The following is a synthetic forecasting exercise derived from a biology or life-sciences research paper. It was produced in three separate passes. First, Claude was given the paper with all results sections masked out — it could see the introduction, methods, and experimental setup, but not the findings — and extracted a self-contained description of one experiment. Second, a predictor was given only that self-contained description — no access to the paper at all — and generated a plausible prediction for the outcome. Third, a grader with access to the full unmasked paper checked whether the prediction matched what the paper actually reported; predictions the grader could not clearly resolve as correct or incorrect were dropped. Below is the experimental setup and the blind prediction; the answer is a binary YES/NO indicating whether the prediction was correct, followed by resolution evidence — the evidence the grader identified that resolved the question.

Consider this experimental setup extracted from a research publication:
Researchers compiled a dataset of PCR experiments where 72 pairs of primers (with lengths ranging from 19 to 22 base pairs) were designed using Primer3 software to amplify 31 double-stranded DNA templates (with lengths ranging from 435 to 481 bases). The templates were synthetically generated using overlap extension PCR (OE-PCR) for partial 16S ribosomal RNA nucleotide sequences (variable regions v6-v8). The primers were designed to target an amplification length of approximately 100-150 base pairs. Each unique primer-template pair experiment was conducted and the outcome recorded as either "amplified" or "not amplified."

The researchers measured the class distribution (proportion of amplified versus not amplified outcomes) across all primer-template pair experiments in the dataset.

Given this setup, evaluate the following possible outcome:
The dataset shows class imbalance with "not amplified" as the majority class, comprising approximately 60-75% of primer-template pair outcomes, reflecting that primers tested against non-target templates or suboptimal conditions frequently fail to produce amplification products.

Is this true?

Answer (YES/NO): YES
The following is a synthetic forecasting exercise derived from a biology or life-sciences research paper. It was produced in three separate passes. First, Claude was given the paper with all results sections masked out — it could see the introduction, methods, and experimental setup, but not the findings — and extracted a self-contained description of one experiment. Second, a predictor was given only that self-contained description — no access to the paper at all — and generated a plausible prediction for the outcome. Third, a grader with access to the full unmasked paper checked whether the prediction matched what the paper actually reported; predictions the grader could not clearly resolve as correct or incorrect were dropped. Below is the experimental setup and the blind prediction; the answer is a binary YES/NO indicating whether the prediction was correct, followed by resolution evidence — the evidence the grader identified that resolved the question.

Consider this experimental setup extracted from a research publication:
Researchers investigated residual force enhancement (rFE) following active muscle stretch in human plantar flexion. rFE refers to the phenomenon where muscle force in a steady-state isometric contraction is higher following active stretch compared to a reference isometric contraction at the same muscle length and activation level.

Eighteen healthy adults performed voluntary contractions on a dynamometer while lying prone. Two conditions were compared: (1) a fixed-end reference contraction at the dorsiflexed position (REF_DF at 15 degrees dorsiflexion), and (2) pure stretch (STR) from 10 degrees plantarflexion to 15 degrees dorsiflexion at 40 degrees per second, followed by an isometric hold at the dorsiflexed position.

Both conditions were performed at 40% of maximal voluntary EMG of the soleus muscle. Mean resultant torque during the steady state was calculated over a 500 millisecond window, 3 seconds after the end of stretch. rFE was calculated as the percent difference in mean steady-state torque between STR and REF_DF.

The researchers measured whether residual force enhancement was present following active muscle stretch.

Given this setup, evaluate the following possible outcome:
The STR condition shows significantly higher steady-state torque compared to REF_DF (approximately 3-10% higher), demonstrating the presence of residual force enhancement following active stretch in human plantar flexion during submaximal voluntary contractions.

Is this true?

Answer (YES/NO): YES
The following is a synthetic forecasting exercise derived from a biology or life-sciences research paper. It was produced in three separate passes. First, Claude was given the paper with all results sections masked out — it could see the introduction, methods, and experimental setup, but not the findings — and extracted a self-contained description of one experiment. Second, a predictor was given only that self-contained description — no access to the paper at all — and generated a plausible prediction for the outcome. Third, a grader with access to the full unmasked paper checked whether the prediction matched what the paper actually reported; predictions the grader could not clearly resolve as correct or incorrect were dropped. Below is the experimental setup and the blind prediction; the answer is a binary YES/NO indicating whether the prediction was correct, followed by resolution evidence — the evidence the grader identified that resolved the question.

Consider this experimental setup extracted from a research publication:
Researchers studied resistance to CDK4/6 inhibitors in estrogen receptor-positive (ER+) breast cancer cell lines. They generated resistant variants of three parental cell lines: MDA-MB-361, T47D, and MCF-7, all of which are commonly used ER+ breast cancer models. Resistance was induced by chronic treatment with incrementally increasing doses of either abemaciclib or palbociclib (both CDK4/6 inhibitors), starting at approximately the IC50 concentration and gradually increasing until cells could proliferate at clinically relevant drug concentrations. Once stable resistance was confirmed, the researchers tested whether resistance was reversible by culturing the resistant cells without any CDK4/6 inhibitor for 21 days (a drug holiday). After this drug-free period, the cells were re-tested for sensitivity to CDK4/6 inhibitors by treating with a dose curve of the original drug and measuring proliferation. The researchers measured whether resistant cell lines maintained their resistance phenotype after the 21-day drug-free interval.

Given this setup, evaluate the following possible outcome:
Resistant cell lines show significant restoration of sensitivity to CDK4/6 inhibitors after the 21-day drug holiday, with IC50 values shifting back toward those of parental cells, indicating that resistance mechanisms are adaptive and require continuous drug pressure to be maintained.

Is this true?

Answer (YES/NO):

======

• [Activity]:
Repeat, word for word, all the lines above.

• [Response]:
The following is a synthetic forecasting exercise derived from a biology or life-sciences research paper. It was produced in three separate passes. First, Claude was given the paper with all results sections masked out — it could see the introduction, methods, and experimental setup, but not the findings — and extracted a self-contained description of one experiment. Second, a predictor was given only that self-contained description — no access to the paper at all — and generated a plausible prediction for the outcome. Third, a grader with access to the full unmasked paper checked whether the prediction matched what the paper actually reported; predictions the grader could not clearly resolve as correct or incorrect were dropped. Below is the experimental setup and the blind prediction; the answer is a binary YES/NO indicating whether the prediction was correct, followed by resolution evidence — the evidence the grader identified that resolved the question.

Consider this experimental setup extracted from a research publication:
Researchers compiled a dataset of PCR experiments where 72 pairs of primers (with lengths ranging from 19 to 22 base pairs) were designed using Primer3 software to amplify 31 double-stranded DNA templates (with lengths ranging from 435 to 481 bases). The templates were synthetically generated using overlap extension PCR (OE-PCR) for partial 16S ribosomal RNA nucleotide sequences (variable regions v6-v8). The primers were designed to target an amplification length of approximately 100-150 base pairs. Each unique primer-template pair experiment was conducted and the outcome recorded as either "amplified" or "not amplified."

The researchers measured the class distribution (proportion of amplified versus not amplified outcomes) across all primer-template pair experiments in the dataset.

Given this setup, evaluate the following possible outcome:
The dataset shows class imbalance with "not amplified" as the majority class, comprising approximately 60-75% of primer-template pair outcomes, reflecting that primers tested against non-target templates or suboptimal conditions frequently fail to produce amplification products.

Is this true?

Answer (YES/NO): YES
The following is a synthetic forecasting exercise derived from a biology or life-sciences research paper. It was produced in three separate passes. First, Claude was given the paper with all results sections masked out — it could see the introduction, methods, and experimental setup, but not the findings — and extracted a self-contained description of one experiment. Second, a predictor was given only that self-contained description — no access to the paper at all — and generated a plausible prediction for the outcome. Third, a grader with access to the full unmasked paper checked whether the prediction matched what the paper actually reported; predictions the grader could not clearly resolve as correct or incorrect were dropped. Below is the experimental setup and the blind prediction; the answer is a binary YES/NO indicating whether the prediction was correct, followed by resolution evidence — the evidence the grader identified that resolved the question.

Consider this experimental setup extracted from a research publication:
Researchers investigated residual force enhancement (rFE) following active muscle stretch in human plantar flexion. rFE refers to the phenomenon where muscle force in a steady-state isometric contraction is higher following active stretch compared to a reference isometric contraction at the same muscle length and activation level.

Eighteen healthy adults performed voluntary contractions on a dynamometer while lying prone. Two conditions were compared: (1) a fixed-end reference contraction at the dorsiflexed position (REF_DF at 15 degrees dorsiflexion), and (2) pure stretch (STR) from 10 degrees plantarflexion to 15 degrees dorsiflexion at 40 degrees per second, followed by an isometric hold at the dorsiflexed position.

Both conditions were performed at 40% of maximal voluntary EMG of the soleus muscle. Mean resultant torque during the steady state was calculated over a 500 millisecond window, 3 seconds after the end of stretch. rFE was calculated as the percent difference in mean steady-state torque between STR and REF_DF.

The researchers measured whether residual force enhancement was present following active muscle stretch.

Given this setup, evaluate the following possible outcome:
The STR condition shows significantly higher steady-state torque compared to REF_DF (approximately 3-10% higher), demonstrating the presence of residual force enhancement following active stretch in human plantar flexion during submaximal voluntary contractions.

Is this true?

Answer (YES/NO): YES
The following is a synthetic forecasting exercise derived from a biology or life-sciences research paper. It was produced in three separate passes. First, Claude was given the paper with all results sections masked out — it could see the introduction, methods, and experimental setup, but not the findings — and extracted a self-contained description of one experiment. Second, a predictor was given only that self-contained description — no access to the paper at all — and generated a plausible prediction for the outcome. Third, a grader with access to the full unmasked paper checked whether the prediction matched what the paper actually reported; predictions the grader could not clearly resolve as correct or incorrect were dropped. Below is the experimental setup and the blind prediction; the answer is a binary YES/NO indicating whether the prediction was correct, followed by resolution evidence — the evidence the grader identified that resolved the question.

Consider this experimental setup extracted from a research publication:
Researchers studied resistance to CDK4/6 inhibitors in estrogen receptor-positive (ER+) breast cancer cell lines. They generated resistant variants of three parental cell lines: MDA-MB-361, T47D, and MCF-7, all of which are commonly used ER+ breast cancer models. Resistance was induced by chronic treatment with incrementally increasing doses of either abemaciclib or palbociclib (both CDK4/6 inhibitors), starting at approximately the IC50 concentration and gradually increasing until cells could proliferate at clinically relevant drug concentrations. Once stable resistance was confirmed, the researchers tested whether resistance was reversible by culturing the resistant cells without any CDK4/6 inhibitor for 21 days (a drug holiday). After this drug-free period, the cells were re-tested for sensitivity to CDK4/6 inhibitors by treating with a dose curve of the original drug and measuring proliferation. The researchers measured whether resistant cell lines maintained their resistance phenotype after the 21-day drug-free interval.

Given this setup, evaluate the following possible outcome:
Resistant cell lines show significant restoration of sensitivity to CDK4/6 inhibitors after the 21-day drug holiday, with IC50 values shifting back toward those of parental cells, indicating that resistance mechanisms are adaptive and require continuous drug pressure to be maintained.

Is this true?

Answer (YES/NO):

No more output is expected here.